The “Print-it-Yourself” model works exactly like the PDF model, except that if gives the backer access to the same “at cost” rate as the creator. Here’s the version as Kevin Crawford phrased it:

Pledge $20 or more

GRIMOIRE COLLECTOR: Get immediate access to the beta PDF and get the full PDF when it is released. Get an at-cost code for ordering your choice of the softcover or hardcover POD print edition of the book from DriveThruRPG, which should come to about $11 for the hardcover and $6 for the softcover, plus shipping. In addition, you’ll get your name added to the list of special Kickstarter supporters in the PDF and printed book.

Pros of this system:

  • Buyers have the option of buying physical books (sometimes in hard or soft bound)!
  • There are 0 printing costs to the kickstarter host.
  • You can sell the pdf at one tier, and the “book” at a higher tier. (Mr.
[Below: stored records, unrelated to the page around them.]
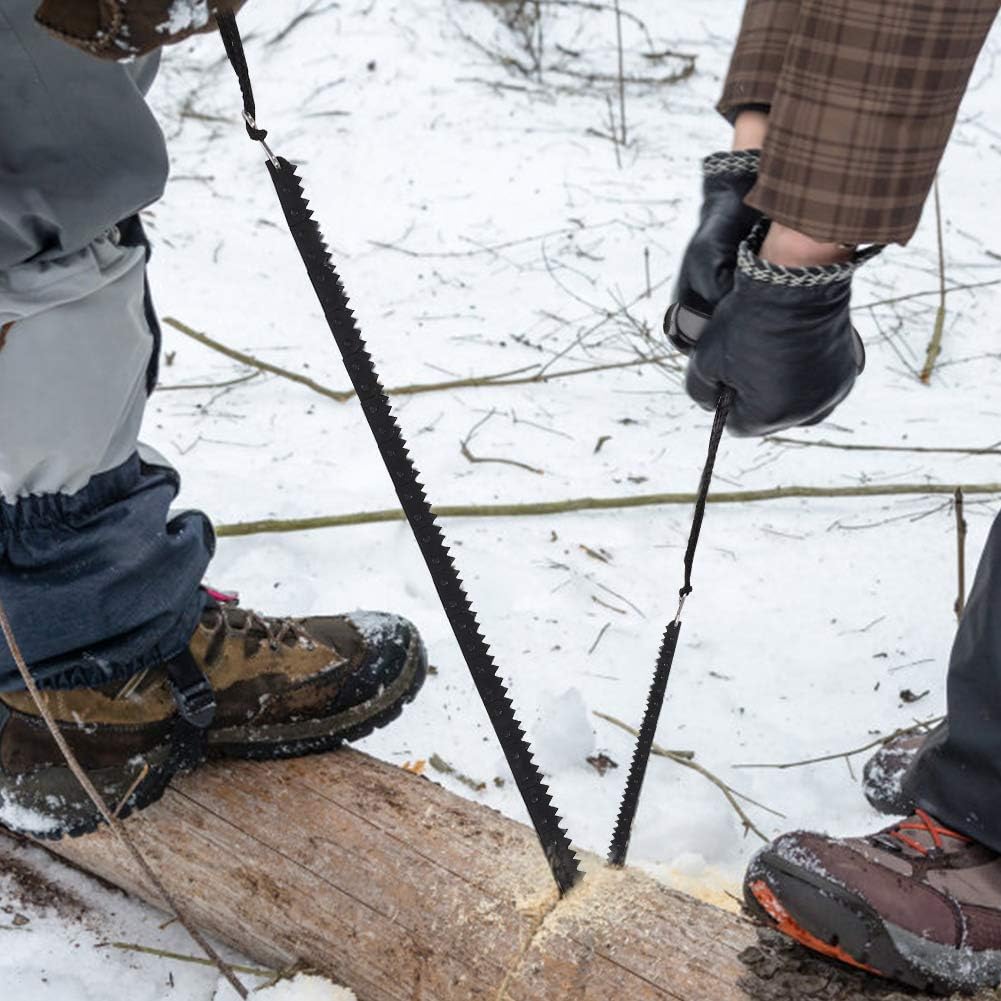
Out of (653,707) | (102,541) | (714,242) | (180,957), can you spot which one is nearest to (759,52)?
(714,242)

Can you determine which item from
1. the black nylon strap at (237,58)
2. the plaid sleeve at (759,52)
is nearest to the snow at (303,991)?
the black nylon strap at (237,58)

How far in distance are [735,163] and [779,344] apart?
0.95 ft

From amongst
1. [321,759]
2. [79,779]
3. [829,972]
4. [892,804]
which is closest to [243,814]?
[321,759]

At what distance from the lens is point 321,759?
1.66m

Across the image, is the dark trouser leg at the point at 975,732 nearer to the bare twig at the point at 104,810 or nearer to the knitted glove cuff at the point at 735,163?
the knitted glove cuff at the point at 735,163

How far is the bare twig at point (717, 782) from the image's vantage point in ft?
6.15

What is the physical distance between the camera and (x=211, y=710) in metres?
1.58

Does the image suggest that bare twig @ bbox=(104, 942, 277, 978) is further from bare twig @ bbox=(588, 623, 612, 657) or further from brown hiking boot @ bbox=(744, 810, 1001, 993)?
bare twig @ bbox=(588, 623, 612, 657)

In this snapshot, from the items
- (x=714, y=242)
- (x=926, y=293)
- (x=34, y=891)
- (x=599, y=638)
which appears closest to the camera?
(x=714, y=242)

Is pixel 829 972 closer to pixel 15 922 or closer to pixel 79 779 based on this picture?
pixel 79 779

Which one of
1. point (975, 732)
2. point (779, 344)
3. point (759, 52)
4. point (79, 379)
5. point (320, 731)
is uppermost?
point (759, 52)

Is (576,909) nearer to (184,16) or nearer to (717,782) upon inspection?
(717,782)

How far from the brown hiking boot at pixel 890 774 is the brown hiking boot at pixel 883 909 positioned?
0.25m

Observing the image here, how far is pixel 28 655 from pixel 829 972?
1.04m
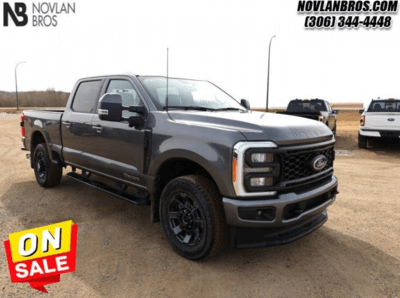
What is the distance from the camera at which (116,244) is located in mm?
3941

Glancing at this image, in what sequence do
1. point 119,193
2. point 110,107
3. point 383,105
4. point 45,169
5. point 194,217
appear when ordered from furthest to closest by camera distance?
point 383,105, point 45,169, point 119,193, point 110,107, point 194,217

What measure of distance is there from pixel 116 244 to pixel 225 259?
1.29 meters

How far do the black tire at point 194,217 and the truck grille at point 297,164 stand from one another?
69 centimetres

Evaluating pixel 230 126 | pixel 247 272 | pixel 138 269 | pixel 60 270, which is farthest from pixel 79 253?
pixel 230 126

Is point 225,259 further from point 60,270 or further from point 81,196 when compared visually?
point 81,196

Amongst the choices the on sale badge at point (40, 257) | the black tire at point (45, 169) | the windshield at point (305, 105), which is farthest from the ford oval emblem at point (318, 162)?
the windshield at point (305, 105)

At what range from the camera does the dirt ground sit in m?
3.06

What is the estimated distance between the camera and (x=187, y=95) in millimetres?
4434

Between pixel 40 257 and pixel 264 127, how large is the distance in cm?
247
Crawford set his “pdf only” level at $10.)
  • You’re effectively selling a $26-$31 book under a $20 price tag, without decreasing your profit. Psychologically, it’s easy to sell (which is why items are labeled as $1.99 instead of $2.00).
  • The book cost isn’t included in kickstarter goal cost, which inflates the 10% you have to pay without increasing the profit.
  • Some companies, like DriveThru, use local printers, allowing them to keep costs to the backers the same in many different continents.
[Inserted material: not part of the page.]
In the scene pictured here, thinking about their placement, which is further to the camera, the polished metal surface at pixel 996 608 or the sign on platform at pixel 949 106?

CONS of the PRINT-IT-YOURSELF Model

  • You are dependent on the limitations of the Print Store. For example, I’ve heard DriveThru’s color pages aren’t very high quality at this time. (Note: not from personal experience.)
  • Some people find it inconvenient (and they are not necessarily wrong.)
  • The printing cost of the individual books are potentially higher, due to the fact that you’re not printing in bulk.
  • The at-cost promo code would technically allow a backer to buy any number of your products at cost, rather than one. This means it kind of relies on the honor system, but as long as someone is not reselling them without our permission, I don’t really mind.

FINAL PLAN

Having crunched all of the numbers, I suspect that our first kickstarter, the Fate Accompli is going to fit into the Stockpile system- the art is relatively light, so it’s not like we need to shell out thousands for art and editors. The goal is to print at least 100 sets from a local printer- which means the first 50 sets off-set the costs of buying the next 50 sets. If people end up ordering more than 50, then we’ll likely take what’s left over from the cost as income to us *yay!*

With the next kickstarter, we’ll likely use the Print-it-Yourself model, as the extra art and editing raises the cost to the point that adding it in physical printing is just not viable. This every stretch goal gives 100% of the revenue towards the goal.